Making financing work for forests

the Netherlands - 20 June, 2013

There is a significant gap between the financing that is available from public and private sources for sustainable forest management and the funding required to meet future demands. Private financing is the most significant source of investment for forestry, and is likely to remain so given government policies on public financing.

According to the World Bank, the private sector invests US$ 15 billion every year in tropical forests; this is nine times greater than the combined investments of governments and development agencies.

The crucial challenge is how to reorient private financing to make it accessible in adequate amounts and terms to support sustainable and competitive forest management practices and responsible and profitable forest entrepreneurship. National and international public financing is increasingly focused on creating the supportive conditions to cope with the challenges ahead.

In 2012 TBI carried out several knowledge development activities to broaden the understanding of the needs and perspectives of private finance and business engagement in sustainable forestry (both small-scale and large-scale), and to determine how public policy can contribute.
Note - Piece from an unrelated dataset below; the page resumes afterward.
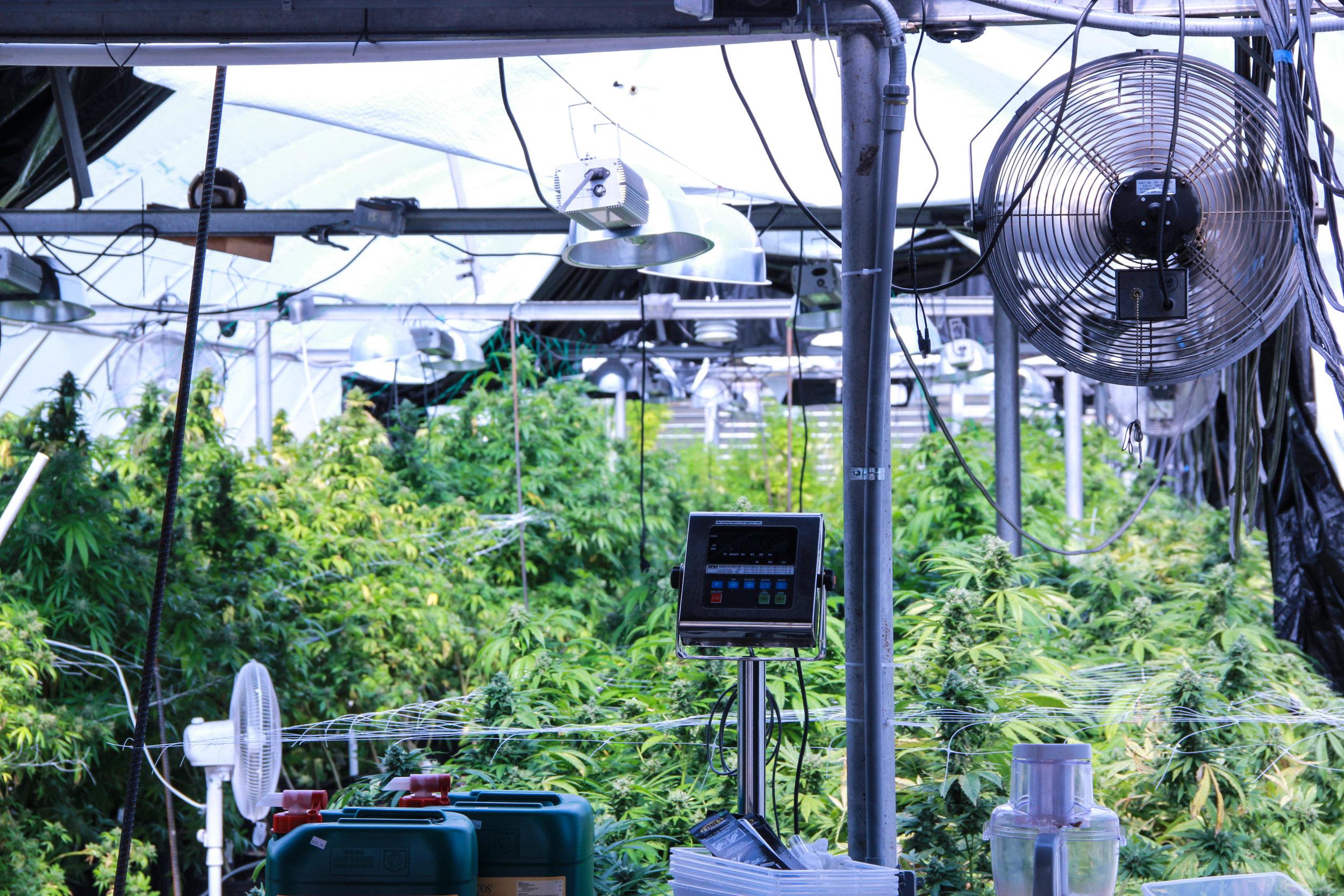 Mountain High Garden Cannabis Greenhouse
ETFRN News 54 - Good Business: Making Private Investments Work for Tropical Forests - brought together 23 articles describing the hands-on experiences of individuals and companies. In the Netherlands a study assessed the involvement and perspectives of Dutch financial institutions in forestry. This complemented a similar international study that TBI carried out with the Food and Agriculture Organisation (FAO) on institutional investors’ willingness to finance forestry in emerging countries. All three studies show a growing interest of the private sector to engage more actively in tropical forestry and note the diversity of opportunities. They also, however, caution that the business is still at a very early stage of development and is hindered by uncertainties and risks. To reach the market scale and credibility needed risk-return profiles need to be improved, capacities must be built, networks of expertise and organisations must be expanded, forestry specific tools and standards must be developed, and supportive relations, policies and institutions need to be nurtured.

Together with FAO, the Global Mechanism, the International Tropical Timber Organisation and the National Forest Programme Facility, TBI synthesized the collective experiences in supporting national strategies and mechanisms for sustainable forest and land management in more than 50 countries. The resulting publication, Unlocking National Opportunities: New Insights on Financing Sustainable Forest and Land Management, highlights several lessons for national policy and international support, including the importance of designing a viable strategic process with national partners. Knowledge sharing; coordinated practical action among stakeholders; analysis of potential legal, policy and institutional barriers; risk mitigation; and guarantee instruments also have to be integral parts of strategies to mobilize financing.

TBI’s work on small-scale forestry also teaches that in order to develop a more inclusive and sustainable forest sector a better understanding of the functioning of small and medium forest enterprises (SMFEs) is needed, including self-financing through formal and informal arrangements. Neglecting small-scale forest producers in policy-making and business development not only misses an opportunity, but also increases the risks of policy and market failures. Most small enterprises lack knowledge of markets and access to them, and do not have negotiation skills; these are critical weaknesses.